> **Selected excerpt**:

• • • •

Post-Translational Regulation of CD8 T Cell Fate and Dysfunction in Tumor Immunity.

CD8 T cells are central executors of antitumor immunity, yet their activation, effector differentiation, and long-term persistence are governed by diverse post-translational modifications (PTMs). These chemical modifications function as rapid and reversible regulators that link antigenic stimulation, metabolic availability, and inflammatory cues to the transcriptional and chromatin programs that define CD8 T cell fate. Core PTM classes-including phosphorylation, ubiquitination, acetylation, methylation, and glycosylation-precisely tune signaling thresholds, cytotoxic commitment, and memory formation, while emerging metabolism-responsive modifications such as lactylation directly connect nutrient flux to functional fitness. In solid tumors, chronic antigen exposure, hypoxia, nutrient restriction, and lactate accumulation profoundly remodel these modification networks, stabilizing dysfunction-associated states, impairing metabolic flexibility, and diminishing cytotoxic capacity. This review integrates current mechanistic understanding of how major PTM pathways coordinate the lifecycle of CD8 T cells-from initial activation to effector acquisition, memory establishment, dysfunction, and exhaustion. We further discuss how the tumor microenvironment reprograms PTM landscapes to reinforce dysfunction and promote immune escape. Finally, we highlight the challenges and future directions in deciphering and targeting PTMs in CD8 T cells. Future efforts to manipulate PTMs hold significant potential to improve cancer immunotherapies by restoring the antitumor efficacy of CD8 T cells within the tumor microenvironment.

• • • •

> **Data extract**:
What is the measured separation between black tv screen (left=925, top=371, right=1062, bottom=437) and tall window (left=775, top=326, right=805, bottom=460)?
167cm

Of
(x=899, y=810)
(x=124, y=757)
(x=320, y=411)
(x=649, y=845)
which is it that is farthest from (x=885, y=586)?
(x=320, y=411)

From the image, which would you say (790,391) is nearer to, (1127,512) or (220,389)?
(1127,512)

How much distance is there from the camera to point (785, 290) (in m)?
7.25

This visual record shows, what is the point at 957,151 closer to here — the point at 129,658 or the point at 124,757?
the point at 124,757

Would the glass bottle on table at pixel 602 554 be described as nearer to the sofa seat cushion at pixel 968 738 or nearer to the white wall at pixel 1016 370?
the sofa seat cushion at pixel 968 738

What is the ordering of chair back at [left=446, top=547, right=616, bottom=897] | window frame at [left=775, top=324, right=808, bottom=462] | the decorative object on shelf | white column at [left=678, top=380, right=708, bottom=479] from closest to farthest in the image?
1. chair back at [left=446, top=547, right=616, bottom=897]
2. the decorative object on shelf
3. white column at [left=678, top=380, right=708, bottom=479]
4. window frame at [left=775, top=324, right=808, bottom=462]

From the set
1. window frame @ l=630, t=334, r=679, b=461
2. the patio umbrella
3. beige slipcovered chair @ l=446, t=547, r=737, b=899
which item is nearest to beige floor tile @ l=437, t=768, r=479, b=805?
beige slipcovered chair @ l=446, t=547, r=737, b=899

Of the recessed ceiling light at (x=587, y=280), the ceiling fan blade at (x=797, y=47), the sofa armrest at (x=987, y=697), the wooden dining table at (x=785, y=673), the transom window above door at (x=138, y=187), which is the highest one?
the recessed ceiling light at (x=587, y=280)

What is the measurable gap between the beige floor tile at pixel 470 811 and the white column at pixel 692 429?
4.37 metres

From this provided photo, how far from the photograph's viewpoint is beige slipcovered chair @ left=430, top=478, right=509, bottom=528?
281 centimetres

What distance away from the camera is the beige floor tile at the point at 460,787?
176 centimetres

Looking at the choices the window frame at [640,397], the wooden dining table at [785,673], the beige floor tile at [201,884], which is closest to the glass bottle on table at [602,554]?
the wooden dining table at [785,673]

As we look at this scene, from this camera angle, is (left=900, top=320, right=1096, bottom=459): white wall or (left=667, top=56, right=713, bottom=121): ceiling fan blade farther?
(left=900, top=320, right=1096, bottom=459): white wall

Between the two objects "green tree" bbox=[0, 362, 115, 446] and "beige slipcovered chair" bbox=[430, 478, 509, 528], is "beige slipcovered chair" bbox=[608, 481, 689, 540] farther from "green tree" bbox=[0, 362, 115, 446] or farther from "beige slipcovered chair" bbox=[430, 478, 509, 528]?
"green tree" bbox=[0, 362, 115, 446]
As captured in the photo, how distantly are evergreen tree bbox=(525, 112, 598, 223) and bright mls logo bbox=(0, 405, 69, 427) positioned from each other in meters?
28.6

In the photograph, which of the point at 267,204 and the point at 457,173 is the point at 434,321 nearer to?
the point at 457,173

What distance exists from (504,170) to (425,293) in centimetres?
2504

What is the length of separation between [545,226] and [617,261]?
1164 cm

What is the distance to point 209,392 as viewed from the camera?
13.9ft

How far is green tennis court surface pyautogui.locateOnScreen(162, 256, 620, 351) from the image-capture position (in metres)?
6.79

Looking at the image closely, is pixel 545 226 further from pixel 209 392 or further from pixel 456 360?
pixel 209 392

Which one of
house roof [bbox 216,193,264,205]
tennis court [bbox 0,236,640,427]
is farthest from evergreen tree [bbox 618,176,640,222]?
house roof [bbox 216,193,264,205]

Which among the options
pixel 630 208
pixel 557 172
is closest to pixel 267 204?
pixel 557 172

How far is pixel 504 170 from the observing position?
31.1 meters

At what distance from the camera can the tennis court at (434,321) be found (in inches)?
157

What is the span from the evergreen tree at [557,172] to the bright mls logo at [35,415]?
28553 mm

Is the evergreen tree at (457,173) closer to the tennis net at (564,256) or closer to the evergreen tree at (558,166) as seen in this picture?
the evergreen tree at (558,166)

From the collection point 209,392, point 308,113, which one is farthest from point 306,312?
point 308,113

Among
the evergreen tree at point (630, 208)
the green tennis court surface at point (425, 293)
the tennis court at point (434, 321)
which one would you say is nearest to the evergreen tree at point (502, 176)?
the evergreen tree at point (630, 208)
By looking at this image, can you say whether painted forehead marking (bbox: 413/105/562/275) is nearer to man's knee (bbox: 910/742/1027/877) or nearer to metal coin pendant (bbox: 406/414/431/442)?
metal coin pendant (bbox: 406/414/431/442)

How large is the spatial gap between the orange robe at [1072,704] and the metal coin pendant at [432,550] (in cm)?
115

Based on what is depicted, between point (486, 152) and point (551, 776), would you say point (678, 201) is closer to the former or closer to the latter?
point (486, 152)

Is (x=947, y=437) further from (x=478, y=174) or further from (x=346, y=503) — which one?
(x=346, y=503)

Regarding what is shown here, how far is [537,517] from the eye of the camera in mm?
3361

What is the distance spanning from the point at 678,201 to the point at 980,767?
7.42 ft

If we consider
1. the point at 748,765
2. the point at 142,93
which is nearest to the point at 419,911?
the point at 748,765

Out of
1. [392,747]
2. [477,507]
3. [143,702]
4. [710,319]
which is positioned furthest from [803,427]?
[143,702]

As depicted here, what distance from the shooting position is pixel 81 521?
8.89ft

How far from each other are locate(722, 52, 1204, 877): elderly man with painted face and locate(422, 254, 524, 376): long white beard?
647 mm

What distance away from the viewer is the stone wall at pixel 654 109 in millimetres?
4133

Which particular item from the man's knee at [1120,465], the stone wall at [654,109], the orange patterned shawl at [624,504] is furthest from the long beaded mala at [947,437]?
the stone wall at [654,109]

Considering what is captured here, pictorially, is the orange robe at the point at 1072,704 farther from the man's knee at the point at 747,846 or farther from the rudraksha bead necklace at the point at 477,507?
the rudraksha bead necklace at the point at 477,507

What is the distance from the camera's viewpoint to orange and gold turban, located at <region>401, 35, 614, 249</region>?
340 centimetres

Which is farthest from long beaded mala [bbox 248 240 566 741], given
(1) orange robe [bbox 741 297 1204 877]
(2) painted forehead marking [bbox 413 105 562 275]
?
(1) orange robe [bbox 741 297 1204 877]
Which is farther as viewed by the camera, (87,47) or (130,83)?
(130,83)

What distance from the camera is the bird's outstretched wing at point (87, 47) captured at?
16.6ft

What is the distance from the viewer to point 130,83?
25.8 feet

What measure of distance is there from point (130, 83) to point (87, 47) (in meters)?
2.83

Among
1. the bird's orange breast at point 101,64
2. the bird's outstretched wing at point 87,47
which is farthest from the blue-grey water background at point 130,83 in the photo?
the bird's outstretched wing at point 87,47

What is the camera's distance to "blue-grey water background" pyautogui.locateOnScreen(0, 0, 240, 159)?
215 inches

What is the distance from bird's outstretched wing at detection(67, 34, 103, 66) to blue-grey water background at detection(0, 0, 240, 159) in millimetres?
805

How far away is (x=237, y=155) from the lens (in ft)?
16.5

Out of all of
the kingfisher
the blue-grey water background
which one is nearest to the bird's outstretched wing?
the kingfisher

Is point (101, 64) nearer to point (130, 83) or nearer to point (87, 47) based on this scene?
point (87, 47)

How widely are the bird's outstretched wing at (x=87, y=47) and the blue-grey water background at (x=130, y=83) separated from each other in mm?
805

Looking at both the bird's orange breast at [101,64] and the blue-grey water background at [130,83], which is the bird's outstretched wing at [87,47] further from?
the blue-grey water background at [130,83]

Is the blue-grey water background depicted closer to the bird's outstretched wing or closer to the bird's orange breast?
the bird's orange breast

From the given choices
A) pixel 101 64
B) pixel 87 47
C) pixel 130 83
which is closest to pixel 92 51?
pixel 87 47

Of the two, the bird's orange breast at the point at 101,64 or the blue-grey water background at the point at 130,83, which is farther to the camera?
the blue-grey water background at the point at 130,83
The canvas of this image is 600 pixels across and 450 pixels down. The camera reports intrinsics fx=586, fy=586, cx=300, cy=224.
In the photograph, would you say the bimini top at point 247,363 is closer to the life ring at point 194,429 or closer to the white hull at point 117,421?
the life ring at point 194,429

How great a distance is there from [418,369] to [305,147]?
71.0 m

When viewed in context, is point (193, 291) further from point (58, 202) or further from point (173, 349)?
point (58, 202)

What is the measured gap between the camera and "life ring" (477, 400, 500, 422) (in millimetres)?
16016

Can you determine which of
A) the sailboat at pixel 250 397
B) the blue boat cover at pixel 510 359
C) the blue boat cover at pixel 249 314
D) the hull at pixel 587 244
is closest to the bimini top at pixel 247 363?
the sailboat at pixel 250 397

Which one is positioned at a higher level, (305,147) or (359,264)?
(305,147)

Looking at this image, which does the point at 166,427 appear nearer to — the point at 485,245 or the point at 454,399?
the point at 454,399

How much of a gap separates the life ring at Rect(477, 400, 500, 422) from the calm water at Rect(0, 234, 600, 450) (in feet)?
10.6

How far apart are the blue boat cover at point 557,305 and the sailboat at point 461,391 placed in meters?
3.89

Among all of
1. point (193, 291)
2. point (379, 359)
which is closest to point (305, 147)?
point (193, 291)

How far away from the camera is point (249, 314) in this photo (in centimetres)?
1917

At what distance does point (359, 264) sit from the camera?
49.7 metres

• • • •

> **Exercise**: For each statement below, decide whether the abstract on CD8 T cell fate and tumor immunity agrees with it, then answer yes or no and quote the deciding words from the text. 1. Lactylation is named as an emerging modification that responds to metabolism. 2. In solid tumors, lactate accumulation and chronic antigen exposure increase cytotoxic capacity. 3. Post-translational modifications are described as slow and irreversible regulators.

> **Answer space**:
1. Yes: "emerging metabolism-responsive modifications such as lactylation directly connect nutrient flux to functional fitness"
2. No: "stabilizing dysfunction-associated states, impairing metabolic flexibility, and diminishing cytotoxic capacity"
3. No: "These chemical modifications function as rapid and reversible regulators"